Brief Introduction to Spatial Audio Reproduction

Dylan Menzies

Spatial audio reproduction is the term given for systems and processes that can give the impression of sounds coming from different directions and locations around the listener. Ideally this experience should be indistinguishable from listening to real sources. Spatial audio was originally important for domestic music reproduction, but has now moved into many areas, including games, user interface displays, and virtual and augmented reality.

On the face of it designing such systems seems fairly straightforward. In practice there are a wide variety of different approaches and combinations, each with particular advantages and limitations. The reproduction process can also depend on how the sound scene is represented. All this can be quite confusing to the uninitiated. The aim here is to carefully present the basic aspects and show how they work together.

 

Headphones – Binaural

Headphones make it possible to inject sound directly into the ear, directly controlling the binaural signals that pass to the inner ears. Source signals are modified by the scattering of the head and torso to form the binaural signals. The scattering can be captured in transfer functions, the Head Related Transfer Functions (HRTFs), and used to simulated the physical process in order to produce binaural signals that evoke images in the desired locations.  It is more common in practice to deal with the time domain form, Head Related Impulse Response (HRIR). Note this is distinct from the most common use of headphones, which is the playback of stereo signals (see below). Some practical difficulties are that HRTFs can only be stored with limited resolution, and each person has different HRTFs. The resolution can be improved using specialised interpolation methods, some of which are based on methods first used in loudspeaker reproduction (see below). HRTFs can be chosen as a best fit across the population, or better, they can be adapted for each individual from a database, possibly using geometric data taken from the head.

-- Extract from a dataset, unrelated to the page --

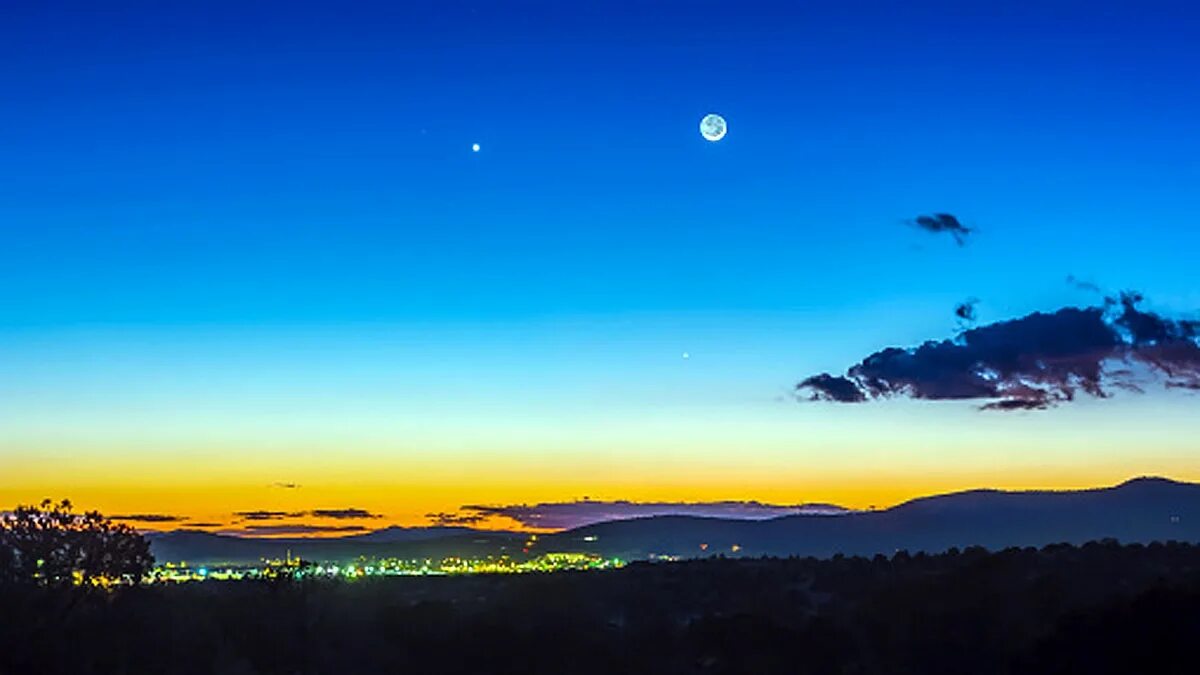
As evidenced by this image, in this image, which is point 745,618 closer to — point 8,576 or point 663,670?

If the listener’s head is assumed stationary then the HRTFs needed for each image location are fixed. However in many applications, such as VR/AR, the head  moves significantly so must be tracked in order to calculate the correct transfer functions for the images. The resulting dynamic system, although simple in concept, is fairly complex and computationally demanding.

In natural scenes reflections from surfaces are important because they provide cues about source localisation and the environment. In headphone reproduction reflective signals must be reproduced directly in the headphones.  It is common to record  transfer responses including the reflections following the direct signal, known as Binaural Room Impulse Response (BRIR). In this way complex reflections can be reproduced in a binaural signal without reproducing each reflection individually.

 

Loudspeakers – Panning

The Stereo system created by Blumlein is one of the oldest spatial reproduction systems, and still today the most common. Each source signal is mixed in phase into the left and right channels. The image position is controlled by varying the left/right gain balance. This can be produced either by manual mixing or by recording a scene using a stereo microphone. The directivity functions of the capsules implement the mixing directly. The binaural signals of the listener in this case are mixtures of the loudspeaker signals. If a listener is centrally located then in the low frequency region below 1500Hz, the binaural signals are similar but with a time offset depending on the gain balance. This mimics the offset that occurs when a real source is presented, the offset depending on source direction. The time offset is known as the  Inter-aural Time Difference (ITD), and provides a strong cue for localisation. A useful feature of panning is that the image direction does not depend on the listener head size.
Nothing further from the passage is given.